> _TASK ITEM_:
Nothing should be left out: write out the whole listing exactly.

-*-

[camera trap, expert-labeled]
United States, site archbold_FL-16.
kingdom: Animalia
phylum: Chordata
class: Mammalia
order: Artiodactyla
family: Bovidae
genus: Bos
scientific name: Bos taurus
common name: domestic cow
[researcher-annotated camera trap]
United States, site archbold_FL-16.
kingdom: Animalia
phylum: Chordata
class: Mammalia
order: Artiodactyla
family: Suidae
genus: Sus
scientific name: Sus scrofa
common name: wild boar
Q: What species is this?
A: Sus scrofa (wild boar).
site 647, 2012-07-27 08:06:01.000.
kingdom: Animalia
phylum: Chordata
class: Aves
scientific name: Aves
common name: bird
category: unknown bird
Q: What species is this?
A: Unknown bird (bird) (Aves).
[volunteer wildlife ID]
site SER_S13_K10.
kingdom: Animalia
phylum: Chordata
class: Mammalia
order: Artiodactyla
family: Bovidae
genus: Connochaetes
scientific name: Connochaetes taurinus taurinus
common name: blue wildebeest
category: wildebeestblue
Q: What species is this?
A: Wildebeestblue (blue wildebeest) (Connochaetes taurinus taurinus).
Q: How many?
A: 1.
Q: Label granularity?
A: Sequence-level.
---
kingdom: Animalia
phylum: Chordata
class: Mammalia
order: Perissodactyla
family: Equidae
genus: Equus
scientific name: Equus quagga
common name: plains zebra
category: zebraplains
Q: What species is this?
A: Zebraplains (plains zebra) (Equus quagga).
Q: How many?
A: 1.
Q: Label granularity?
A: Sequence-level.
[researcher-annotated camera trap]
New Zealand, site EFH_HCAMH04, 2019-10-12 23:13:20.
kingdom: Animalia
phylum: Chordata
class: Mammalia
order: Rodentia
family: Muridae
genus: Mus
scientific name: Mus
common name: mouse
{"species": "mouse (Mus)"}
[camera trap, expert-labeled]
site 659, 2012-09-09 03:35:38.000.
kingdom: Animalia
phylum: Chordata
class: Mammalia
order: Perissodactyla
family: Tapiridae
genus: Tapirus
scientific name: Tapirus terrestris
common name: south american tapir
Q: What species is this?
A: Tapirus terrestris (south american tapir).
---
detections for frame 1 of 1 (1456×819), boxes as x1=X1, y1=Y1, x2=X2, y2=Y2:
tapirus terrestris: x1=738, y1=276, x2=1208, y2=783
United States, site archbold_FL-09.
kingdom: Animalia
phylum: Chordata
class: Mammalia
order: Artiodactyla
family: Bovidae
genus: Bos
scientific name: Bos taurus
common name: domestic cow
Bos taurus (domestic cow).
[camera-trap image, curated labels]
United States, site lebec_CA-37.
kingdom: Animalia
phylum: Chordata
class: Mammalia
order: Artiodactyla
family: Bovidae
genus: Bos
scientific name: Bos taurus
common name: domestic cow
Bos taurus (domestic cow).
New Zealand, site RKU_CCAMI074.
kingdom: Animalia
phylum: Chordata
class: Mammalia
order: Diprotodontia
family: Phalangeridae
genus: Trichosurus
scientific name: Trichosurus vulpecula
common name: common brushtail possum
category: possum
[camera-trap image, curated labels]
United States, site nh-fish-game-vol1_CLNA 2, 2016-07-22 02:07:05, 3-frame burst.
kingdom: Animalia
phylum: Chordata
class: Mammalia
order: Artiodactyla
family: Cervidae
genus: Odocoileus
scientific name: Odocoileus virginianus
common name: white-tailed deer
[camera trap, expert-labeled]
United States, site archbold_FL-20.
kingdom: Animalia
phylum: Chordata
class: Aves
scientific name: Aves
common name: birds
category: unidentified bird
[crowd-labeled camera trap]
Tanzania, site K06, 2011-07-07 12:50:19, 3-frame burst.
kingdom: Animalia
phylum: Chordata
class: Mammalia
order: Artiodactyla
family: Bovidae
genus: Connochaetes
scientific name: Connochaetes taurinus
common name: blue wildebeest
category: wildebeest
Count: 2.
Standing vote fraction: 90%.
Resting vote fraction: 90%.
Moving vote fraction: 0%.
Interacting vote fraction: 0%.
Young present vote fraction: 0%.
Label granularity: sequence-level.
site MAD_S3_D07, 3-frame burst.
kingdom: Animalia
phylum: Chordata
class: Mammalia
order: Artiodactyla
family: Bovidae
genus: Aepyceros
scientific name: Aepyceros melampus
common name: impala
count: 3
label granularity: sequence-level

-*-

> _RESULT_:
[camera trap, expert-labeled]
United States, site archbold_FL-16.
kingdom: Animalia
phylum: Chordata
class: Mammalia
order: Artiodactyla
family: Bovidae
genus: Bos
scientific name: Bos taurus
common name: domestic cow
[researcher-annotated camera trap]
United States, site archbold_FL-16.
kingdom: Animalia
phylum: Chordata
class: Mammalia
order: Artiodactyla
family: Suidae
genus: Sus
scientific name: Sus scrofa
common name: wild boar
Q: What species is this?
A: Sus scrofa (wild boar).
site 647, 2012-07-27 08:06:01.000.
kingdom: Animalia
phylum: Chordata
class: Aves
scientific name: Aves
common name: bird
category: unknown bird
Q: What species is this?
A: Unknown bird (bird) (Aves).
[volunteer wildlife ID]
site SER_S13_K10.
kingdom: Animalia
phylum: Chordata
class: Mammalia
order: Artiodactyla
family: Bovidae
genus: Connochaetes
scientific name: Connochaetes taurinus taurinus
common name: blue wildebeest
category: wildebeestblue
Q: What species is this?
A: Wildebeestblue (blue wildebeest) (Connochaetes taurinus taurinus).
Q: How many?
A: 1.
Q: Label granularity?
A: Sequence-level.
---
kingdom: Animalia
phylum: Chordata
class: Mammalia
order: Perissodactyla
family: Equidae
genus: Equus
scientific name: Equus quagga
common name: plains zebra
category: zebraplains
Q: What species is this?
A: Zebraplains (plains zebra) (Equus quagga).
Q: How many?
A: 1.
Q: Label granularity?
A: Sequence-level.
[researcher-annotated camera trap]
New Zealand, site EFH_HCAMH04, 2019-10-12 23:13:20.
kingdom: Animalia
phylum: Chordata
class: Mammalia
order: Rodentia
family: Muridae
genus: Mus
scientific name: Mus
common name: mouse
{"species": "mouse (Mus)"}
[camera trap, expert-labeled]
site 659, 2012-09-09 03:35:38.000.
kingdom: Animalia
phylum: Chordata
class: Mammalia
order: Perissodactyla
family: Tapiridae
genus: Tapirus
scientific name: Tapirus terrestris
common name: south american tapir
Q: What species is this?
A: Tapirus terrestris (south american tapir).
---
detections for frame 1 of 1 (1456×819), boxes as x1=X1, y1=Y1, x2=X2, y2=Y2:
tapirus terrestris: x1=738, y1=276, x2=1208, y2=783
United States, site archbold_FL-09.
kingdom: Animalia
phylum: Chordata
class: Mammalia
order: Artiodactyla
family: Bovidae
genus: Bos
scientific name: Bos taurus
common name: domestic cow
Bos taurus (domestic cow).
[camera-trap image, curated labels]
United States, site lebec_CA-37.
kingdom: Animalia
phylum: Chordata
class: Mammalia
order: Artiodactyla
family: Bovidae
genus: Bos
scientific name: Bos taurus
common name: domestic cow
Bos taurus (domestic cow).
New Zealand, site RKU_CCAMI074.
kingdom: Animalia
phylum: Chordata
class: Mammalia
order: Diprotodontia
family: Phalangeridae
genus: Trichosurus
scientific name: Trichosurus vulpecula
common name: common brushtail possum
category: possum
[camera-trap image, curated labels]
United States, site nh-fish-game-vol1_CLNA 2, 2016-07-22 02:07:05, 3-frame burst.
kingdom: Animalia
phylum: Chordata
class: Mammalia
order: Artiodactyla
family: Cervidae
genus: Odocoileus
scientific name: Odocoileus virginianus
common name: white-tailed deer
[camera trap, expert-labeled]
United States, site archbold_FL-20.
kingdom: Animalia
phylum: Chordata
class: Aves
scientific name: Aves
common name: birds
category: unidentified bird
[crowd-labeled camera trap]
Tanzania, site K06, 2011-07-07 12:50:19, 3-frame burst.
kingdom: Animalia
phylum: Chordata
class: Mammalia
order: Artiodactyla
family: Bovidae
genus: Connochaetes
scientific name: Connochaetes taurinus
common name: blue wildebeest
category: wildebeest
Count: 2.
Standing vote fraction: 90%.
Resting vote fraction: 90%.
Moving vote fraction: 0%.
Interacting vote fraction: 0%.
Young present vote fraction: 0%.
Label granularity: sequence-level.
site MAD_S3_D07, 3-frame burst.
kingdom: Animalia
phylum: Chordata
class: Mammalia
order: Artiodactyla
family: Bovidae
genus: Aepyceros
scientific name: Aepyceros melampus
common name: impala
count: 3
label granularity: sequence-level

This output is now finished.